As a bereavement counselor, I have witnessed a variety of ways that people grieve. Grief often does not follow a single prescriptive path, like the 5 stages articulated by Kubler-Ross. Such a path does not sufficiently honor the client or the complexities of the relationship with the deceased. Rather, I have found that listening to histories of connection between the client and the deceased person is often more healing. Thus, I encourage the client to re-member their loved one. The dictionary defines “remember” as “to call to mind again”. But here I parse the word so as to illuminate another meaning that values connection and wholeness and to illuminate the death in a more meaningful way. “Re-Member” is a word that suggests part of a part of one's life has been severed and it is reconnected to the larger body. The connection that was created and sustained during life can remain a loving, supportive bond after the other has died.
Recently I was asked to consult with a family. Two sisters asked me to speak with their grandmother who was grieving the loss of their mother, who was her daughter. Their mother and grandmother had developed a strong mother-daughter bond from having lived together for the last ten years of their mother’s life. The sisters painted a picture of their grandmother crying daily, unable to sleep or eat, and refusing offers to sort through their mother’s clothing and possessions as a way of bringing closure to her death. The sisters were convinced that “Mee-maw” could not move past her grief with so many reminders of loss around her in the home she once shared.

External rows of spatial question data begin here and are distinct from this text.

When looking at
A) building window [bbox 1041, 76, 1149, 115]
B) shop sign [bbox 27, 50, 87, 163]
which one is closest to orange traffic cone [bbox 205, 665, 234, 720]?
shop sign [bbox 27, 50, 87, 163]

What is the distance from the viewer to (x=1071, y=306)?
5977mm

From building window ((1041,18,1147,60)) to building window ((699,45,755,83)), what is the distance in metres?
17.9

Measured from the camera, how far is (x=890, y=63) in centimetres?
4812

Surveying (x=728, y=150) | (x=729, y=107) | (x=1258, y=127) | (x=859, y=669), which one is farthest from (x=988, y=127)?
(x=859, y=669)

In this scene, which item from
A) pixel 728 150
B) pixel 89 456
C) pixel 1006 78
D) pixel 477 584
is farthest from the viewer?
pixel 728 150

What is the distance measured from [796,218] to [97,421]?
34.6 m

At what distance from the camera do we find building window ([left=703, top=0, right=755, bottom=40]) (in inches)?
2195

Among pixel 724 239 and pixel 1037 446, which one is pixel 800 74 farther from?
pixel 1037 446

When I met with the grandmother, I learned that her granddaughters understood only the recent events of mom's illness and death, but not grandmother’s story. Yes, in fact, she was crying frequently and not sleeping well. And, she really did not want to sort her daughter’s things. Inviting me to tell me about her daughter, Grandmother described sixty years with someone who had been her “best friend”. Their bond deepened through divorces and the death of a husband. When her daughter was diagnosed with cancer, she also became her caregiver.
“Mee-maw” doubted whether she had done a good enough job in caring for her daughter. She looked for ways to nurse her. Staying with her around the clock, she recounted stories of rubbing her feet from neurological complications. She slept in the chair next to her bed, so she could stay alert to her needs for medication or attention. Listening, I began forming a new picture of her loss, which was different from that of her granddaughters. I began to see that this woman was not only grieving a death, but also an core identity. She was a loving and devoted mother. As she told me stories of her life with her daughter, I began to see how I could be supportive for the grandmother and her granddaughters.
I shared the story of how Native Americans have a belief that we all experience three deaths. The first is when the spirit leaves the body, the second death occurs when the body is buried; the third death is when there is no longer anyone who remembers us. I proposed a process that would postpone the third death, keeping that person alive with each person.
We began by creating a project of re-membering. For each grieving woman, her part of the project was unique to the relationship she had with mom/daughter. Over the weeks that followed each person explored the meaning of the deceased loved one to her life. As each person was ready, she shared her portion of re-membering with the others and finally developed a memorial that included everyone’s stories. The experience was moving and healing. In the room, they envisioned the their loved one as returning for a visit. Grandmother, over time, would talk with her daughter about family concerns. Daughters brought in pieces of their current lives to share with one another and “Mom.”
Grandmother near the end of our work, stated that she felt closer to her best friend than before. She found ways that remembering her daughter comforted and sustained her. The granddaughters also felt that they connected with their grandmother more meaningfully than they thought was possible.